Perspectiva de gênero no tratamento
Em relação ao atendimento a mulheres que já são alcoolistas é preciso ter um olhar voltado para como as questões de gênero influenciaram a dependência. Um atendimento que não possui essa perspectiva pode ser uma barreira tanto para mulheres que querem começar o tratamento como para mulheres que já estão no processo de acabar com o vício.
“As mulheres, mesmo nos dias atuais, sofrem mais preconceitos relacionados ao consumo do álcool, então existem barreiras maiores na busca pelo tratamento. Mulheres, em sua maioria, se sentem desconfortáveis quando precisam relatar para homens sua história de uso e suas questões de dependência e sofrimento, pois muitas vezes essas questões são peculiares à vida da mulher”, afirma Furtado.
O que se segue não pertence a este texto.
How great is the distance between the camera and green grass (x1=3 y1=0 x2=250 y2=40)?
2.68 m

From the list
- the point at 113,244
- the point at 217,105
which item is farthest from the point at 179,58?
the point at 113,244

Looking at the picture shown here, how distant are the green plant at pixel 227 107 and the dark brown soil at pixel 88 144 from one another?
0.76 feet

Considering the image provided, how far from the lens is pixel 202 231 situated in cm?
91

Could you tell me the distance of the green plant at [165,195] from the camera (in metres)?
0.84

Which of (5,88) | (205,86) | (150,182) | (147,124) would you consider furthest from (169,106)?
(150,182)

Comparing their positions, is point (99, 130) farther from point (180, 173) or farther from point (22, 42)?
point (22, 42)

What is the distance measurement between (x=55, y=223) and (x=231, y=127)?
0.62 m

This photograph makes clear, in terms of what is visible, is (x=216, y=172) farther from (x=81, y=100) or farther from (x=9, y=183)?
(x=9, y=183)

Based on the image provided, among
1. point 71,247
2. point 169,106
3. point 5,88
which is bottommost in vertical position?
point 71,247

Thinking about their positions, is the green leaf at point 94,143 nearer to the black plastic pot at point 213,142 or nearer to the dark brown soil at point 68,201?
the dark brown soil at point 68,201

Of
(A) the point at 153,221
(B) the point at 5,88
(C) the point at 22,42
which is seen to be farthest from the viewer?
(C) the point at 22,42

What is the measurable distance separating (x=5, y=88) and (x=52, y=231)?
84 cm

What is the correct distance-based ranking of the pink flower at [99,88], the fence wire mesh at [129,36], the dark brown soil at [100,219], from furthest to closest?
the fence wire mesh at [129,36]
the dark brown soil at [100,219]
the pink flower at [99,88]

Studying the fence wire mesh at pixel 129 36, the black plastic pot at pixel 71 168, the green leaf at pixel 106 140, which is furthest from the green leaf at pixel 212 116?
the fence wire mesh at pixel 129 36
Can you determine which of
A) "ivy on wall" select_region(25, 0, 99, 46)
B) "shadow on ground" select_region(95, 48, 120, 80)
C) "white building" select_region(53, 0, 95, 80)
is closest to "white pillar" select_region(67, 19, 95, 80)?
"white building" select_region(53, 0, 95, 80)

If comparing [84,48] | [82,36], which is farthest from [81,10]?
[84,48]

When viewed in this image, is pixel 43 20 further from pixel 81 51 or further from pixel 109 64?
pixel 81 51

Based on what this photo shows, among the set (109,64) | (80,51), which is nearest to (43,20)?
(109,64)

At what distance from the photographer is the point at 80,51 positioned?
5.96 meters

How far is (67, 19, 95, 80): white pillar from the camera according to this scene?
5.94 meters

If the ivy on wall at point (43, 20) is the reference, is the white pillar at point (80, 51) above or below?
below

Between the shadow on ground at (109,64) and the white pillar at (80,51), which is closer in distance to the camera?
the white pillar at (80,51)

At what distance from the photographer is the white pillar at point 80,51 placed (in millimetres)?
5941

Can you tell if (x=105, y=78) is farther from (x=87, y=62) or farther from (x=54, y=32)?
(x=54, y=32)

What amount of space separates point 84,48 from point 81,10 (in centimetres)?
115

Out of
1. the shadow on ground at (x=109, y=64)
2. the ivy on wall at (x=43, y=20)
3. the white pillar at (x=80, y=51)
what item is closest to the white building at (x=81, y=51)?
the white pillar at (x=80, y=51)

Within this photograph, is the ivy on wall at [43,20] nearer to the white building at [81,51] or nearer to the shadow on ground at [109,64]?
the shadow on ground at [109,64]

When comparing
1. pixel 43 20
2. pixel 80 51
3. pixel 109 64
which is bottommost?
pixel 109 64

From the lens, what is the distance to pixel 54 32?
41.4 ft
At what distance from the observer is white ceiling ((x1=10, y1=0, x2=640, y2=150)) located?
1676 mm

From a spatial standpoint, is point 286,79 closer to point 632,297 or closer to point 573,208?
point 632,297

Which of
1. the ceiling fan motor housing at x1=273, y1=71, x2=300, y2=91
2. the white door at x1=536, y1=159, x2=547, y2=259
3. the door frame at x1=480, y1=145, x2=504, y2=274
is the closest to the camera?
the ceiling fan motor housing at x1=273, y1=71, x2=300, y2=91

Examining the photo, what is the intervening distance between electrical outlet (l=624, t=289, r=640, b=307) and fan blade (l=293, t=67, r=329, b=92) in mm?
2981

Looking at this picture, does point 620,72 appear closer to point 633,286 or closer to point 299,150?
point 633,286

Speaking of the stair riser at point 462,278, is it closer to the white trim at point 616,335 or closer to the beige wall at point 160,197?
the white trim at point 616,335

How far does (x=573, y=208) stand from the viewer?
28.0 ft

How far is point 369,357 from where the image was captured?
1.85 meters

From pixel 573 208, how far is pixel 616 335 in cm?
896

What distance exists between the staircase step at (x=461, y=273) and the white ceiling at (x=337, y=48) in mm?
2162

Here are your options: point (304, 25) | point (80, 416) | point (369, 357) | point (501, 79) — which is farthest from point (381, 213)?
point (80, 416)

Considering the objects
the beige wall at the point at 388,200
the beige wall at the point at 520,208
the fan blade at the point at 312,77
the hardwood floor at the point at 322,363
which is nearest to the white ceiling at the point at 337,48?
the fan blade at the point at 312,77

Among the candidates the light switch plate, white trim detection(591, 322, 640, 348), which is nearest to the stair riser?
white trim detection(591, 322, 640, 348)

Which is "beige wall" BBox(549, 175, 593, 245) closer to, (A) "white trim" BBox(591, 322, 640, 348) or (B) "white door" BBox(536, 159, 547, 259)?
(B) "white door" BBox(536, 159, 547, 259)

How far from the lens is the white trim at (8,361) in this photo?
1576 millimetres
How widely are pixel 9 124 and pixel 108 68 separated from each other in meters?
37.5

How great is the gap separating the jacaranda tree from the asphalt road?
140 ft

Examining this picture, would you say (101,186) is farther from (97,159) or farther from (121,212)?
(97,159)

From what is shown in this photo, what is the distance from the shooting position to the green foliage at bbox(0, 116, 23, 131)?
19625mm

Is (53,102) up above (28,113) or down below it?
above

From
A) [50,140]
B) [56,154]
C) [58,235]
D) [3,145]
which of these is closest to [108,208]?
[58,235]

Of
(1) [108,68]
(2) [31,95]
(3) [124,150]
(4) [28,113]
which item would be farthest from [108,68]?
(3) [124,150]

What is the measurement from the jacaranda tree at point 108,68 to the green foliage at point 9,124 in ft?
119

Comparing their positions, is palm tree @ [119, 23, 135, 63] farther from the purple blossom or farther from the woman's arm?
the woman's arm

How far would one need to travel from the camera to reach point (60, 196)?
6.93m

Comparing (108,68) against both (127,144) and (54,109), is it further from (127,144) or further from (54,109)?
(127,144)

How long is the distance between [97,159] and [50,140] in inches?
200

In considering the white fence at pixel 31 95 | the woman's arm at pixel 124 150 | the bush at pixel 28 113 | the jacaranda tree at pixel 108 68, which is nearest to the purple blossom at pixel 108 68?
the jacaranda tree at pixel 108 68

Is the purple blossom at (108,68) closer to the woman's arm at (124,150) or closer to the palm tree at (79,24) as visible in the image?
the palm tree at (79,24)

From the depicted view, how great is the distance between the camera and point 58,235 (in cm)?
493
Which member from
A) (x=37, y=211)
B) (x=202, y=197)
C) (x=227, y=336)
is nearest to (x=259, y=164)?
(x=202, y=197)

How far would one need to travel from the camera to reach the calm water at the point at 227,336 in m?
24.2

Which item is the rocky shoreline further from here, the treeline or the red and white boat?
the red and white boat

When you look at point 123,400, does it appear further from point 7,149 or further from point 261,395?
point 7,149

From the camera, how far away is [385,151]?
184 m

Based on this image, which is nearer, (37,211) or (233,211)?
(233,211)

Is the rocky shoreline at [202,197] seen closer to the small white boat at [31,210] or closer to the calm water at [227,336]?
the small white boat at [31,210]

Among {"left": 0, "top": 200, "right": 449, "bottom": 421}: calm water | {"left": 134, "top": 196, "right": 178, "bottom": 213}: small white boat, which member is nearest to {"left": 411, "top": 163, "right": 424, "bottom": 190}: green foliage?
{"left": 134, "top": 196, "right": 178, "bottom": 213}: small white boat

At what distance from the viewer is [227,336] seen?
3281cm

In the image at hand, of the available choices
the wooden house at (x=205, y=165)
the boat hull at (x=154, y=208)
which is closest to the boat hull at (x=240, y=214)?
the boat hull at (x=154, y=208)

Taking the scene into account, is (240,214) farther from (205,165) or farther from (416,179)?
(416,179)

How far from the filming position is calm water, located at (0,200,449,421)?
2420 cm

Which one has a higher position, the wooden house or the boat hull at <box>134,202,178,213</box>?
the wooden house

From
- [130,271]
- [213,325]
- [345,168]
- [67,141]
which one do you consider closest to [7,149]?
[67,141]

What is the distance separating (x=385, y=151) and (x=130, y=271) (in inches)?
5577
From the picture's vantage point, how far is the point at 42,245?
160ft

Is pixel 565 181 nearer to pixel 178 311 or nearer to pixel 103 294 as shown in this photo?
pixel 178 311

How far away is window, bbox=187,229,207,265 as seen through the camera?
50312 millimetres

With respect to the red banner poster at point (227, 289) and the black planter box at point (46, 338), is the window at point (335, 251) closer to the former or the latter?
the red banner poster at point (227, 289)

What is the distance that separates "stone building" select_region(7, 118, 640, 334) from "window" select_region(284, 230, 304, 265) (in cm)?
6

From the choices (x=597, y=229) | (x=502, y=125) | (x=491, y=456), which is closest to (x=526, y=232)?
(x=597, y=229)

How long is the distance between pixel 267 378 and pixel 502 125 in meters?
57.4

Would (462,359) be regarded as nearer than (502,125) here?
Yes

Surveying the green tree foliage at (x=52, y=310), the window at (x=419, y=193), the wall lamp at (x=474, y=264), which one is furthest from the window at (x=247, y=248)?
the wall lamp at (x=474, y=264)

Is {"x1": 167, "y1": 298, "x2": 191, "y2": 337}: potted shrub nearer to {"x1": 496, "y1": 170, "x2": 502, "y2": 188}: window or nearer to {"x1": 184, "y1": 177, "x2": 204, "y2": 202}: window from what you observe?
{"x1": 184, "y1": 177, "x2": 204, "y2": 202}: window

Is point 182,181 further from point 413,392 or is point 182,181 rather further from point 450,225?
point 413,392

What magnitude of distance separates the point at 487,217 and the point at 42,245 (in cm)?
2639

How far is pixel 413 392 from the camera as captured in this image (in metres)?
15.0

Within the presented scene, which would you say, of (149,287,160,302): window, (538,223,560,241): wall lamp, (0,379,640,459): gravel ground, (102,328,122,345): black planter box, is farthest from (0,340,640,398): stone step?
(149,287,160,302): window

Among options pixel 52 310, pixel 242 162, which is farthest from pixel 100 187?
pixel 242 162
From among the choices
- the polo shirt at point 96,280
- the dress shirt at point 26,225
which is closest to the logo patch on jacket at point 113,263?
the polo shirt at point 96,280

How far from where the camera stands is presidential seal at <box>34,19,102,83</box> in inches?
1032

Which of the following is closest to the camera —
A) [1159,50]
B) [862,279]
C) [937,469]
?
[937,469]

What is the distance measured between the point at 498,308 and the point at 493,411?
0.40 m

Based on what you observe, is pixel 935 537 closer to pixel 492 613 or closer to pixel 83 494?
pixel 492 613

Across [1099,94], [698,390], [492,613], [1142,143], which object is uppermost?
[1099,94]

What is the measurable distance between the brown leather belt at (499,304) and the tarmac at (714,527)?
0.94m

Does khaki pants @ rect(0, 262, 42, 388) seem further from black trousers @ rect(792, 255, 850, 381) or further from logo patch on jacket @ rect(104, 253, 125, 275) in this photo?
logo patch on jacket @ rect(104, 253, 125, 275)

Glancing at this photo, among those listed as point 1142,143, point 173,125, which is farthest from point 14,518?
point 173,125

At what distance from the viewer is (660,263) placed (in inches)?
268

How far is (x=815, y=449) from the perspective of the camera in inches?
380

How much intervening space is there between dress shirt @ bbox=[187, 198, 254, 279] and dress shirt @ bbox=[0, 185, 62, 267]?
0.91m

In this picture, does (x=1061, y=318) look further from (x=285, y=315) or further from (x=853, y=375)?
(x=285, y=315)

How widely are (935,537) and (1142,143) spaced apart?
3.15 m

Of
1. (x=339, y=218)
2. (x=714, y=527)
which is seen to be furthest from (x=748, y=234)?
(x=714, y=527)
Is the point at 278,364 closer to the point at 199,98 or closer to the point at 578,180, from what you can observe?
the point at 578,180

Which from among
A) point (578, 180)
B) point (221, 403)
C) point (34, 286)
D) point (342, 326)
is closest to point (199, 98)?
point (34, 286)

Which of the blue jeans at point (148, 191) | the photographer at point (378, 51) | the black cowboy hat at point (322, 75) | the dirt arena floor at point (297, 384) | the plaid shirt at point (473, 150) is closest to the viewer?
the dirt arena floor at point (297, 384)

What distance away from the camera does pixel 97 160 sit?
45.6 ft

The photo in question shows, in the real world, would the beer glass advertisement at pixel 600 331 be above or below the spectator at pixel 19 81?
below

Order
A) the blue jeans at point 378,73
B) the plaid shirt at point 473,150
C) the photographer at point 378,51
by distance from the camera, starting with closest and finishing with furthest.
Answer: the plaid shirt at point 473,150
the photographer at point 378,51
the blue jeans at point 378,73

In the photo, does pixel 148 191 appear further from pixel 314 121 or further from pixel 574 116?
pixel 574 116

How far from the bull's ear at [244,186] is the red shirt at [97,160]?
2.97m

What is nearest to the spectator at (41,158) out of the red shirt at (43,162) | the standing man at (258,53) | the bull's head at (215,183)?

Em contato com o Centro de Atenção Psicossocial Álcool e Drogas de Ribeirão Preto (CAPS AD), serviço oferecido pelo Ministério da Saúde, foi informado que existem turmas de apoio exclusivamente femininas, exclusivamente masculinas e mistas, e que a escolha é por opção do paciente. O CAPS AD oferece atendimento especializado para alcoolistas e farmacodependentes, com serviço ambulatorial e de semi-internação e atendimento médico-psiquiátrico, psicológico, de enfermagem, de assistência social e de terapia ocupacional.
Gravidez e consumo abusivo
O estudo da universidade capixaba ainda diz que a gravidez é um momento muito importante da vida de uma mulher alcoolista e, em muitos casos, o consumo de álcool na gravidez se dá antes do diagnóstico da gestação, e, após o conhecimento da gravidez, a maior parte das mulheres coopera em restringir o consumo de álcool. Outra razão do consumo de bebidas alcoólicas na gravidez é o desconhecimento dos prejuízos que essa substância causa na gestação.
Segundo a Associação Brasileira de Estudos do Álcool e Outras Drogas (Abead), o consumo de bebidas alcoólicas na gravidez, até mesmo em pequenas quantidades, pode gerar complicações ao feto como retardo mental, microcefalia, baixo peso ao nascer, atraso no desenvolvimento neuropsicomotor, além de complicações gestacionais.
Para o professor Furtado, a falta de informação em relação aos malefícios do álcool é um grande fator que gera o vício entre homens e mulheres, mas, quando se trata de consumo de álcool na gravidez, essa falta de informação é ainda mais nociva.
A mulher alcoolista pode buscar tratamento através de serviços públicos pelo CAPS AD, que fornece atendimento especializado em tratamentos de alcoolistas e farmacodependentes. Além disso, existem outras opções de instituições privadas que oferecem reuniões e retiros, como é o caso do Alcoólicos Anônimos.